My point is that homosexuality is a part of me. I know my older sister experienced what she refers now to as "a phase". My youngest sister also had a girlfriend for a short time. I'm not sure how that one ended or how she feels about her sexuality now. The only thing I know is that, no matter how I try to hide it or run from it, it always ends up catching up to me.

Let's put that into some context.

I never wanted to be gay. I don't recall ever having homophobic feelings about other people being gay, but I do know that at one point in my life, I knew I didn't want to be gay. I couldn't have been more than 13 or 14. I remember being in math class and one of the teachers (I don't remember her name anymore but I do remember she was Canadian) had a very fit build and, for whatever reason, I couldn't stop watching it. I paid more attention to her body than I did math that year (although that could be described as my whole attitude towards math from 5th to 12th grade). I remember I was really haunted by this. I didn't like that I liked seeing her body. I don't recall ever having fantasies about her at all but I did think about the fact that I noticed it a lot. And I was scared. I didn't know how to talk about it to anyone; not even my sister, who I told almost everything. I could never tell my mom. I just remember being in my room one night and near tears because I was so frustrated by how I felt thinking about breasts.

So I decided at that point that I definitely did not find myself attracted to women.

It wasn't until high school when I met some friends who had already come out of the closet and met their demons head on. I admired them for that feat and decided that maybe it wasn't such a bad idea to be gay after all. I'm glad on many levels that I came to that conclusion because I wouldn't have met Heather otherwise, nor would I have been as comfortable with my life as I am now.

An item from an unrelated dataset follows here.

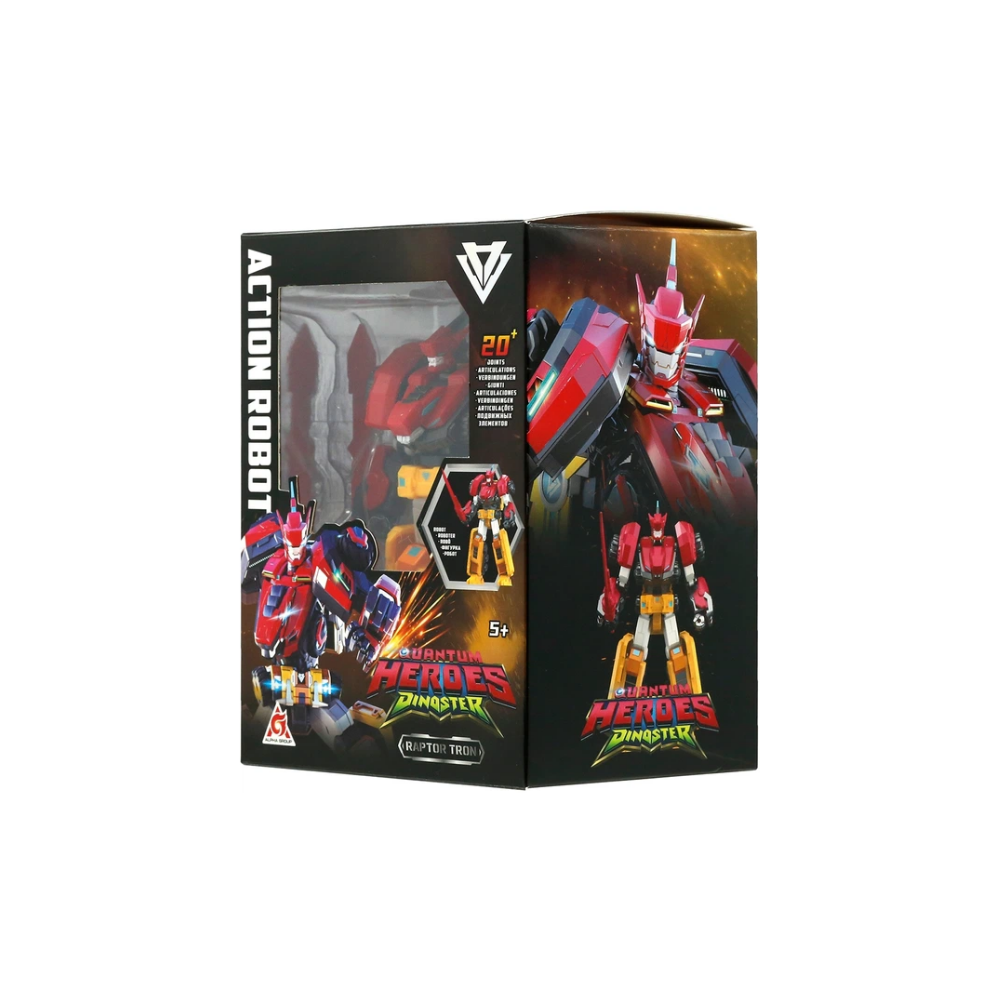 Kolleksiyon Karakterleri, MEGA OYUNCAK, Dinoster Aksiyon Robot Raptor Tron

After I started dating Heather, I decided that I wanted to be a lesbian. I didn't want to be bisexual. I wanted it one way or the other, and I realized that being gay gave me a sense of pride that was unmatched. I didn't want to turn my back on it and become "a breeder" again.

However, as mentioned, that also didn't work out. I still felt attracted to men. If I didn't, the whole situation with the boy would have never happened and I would have never cheated on Heather.

It took a lot of trial and error but I really can't, personally, see myself as one way or the other on this issue.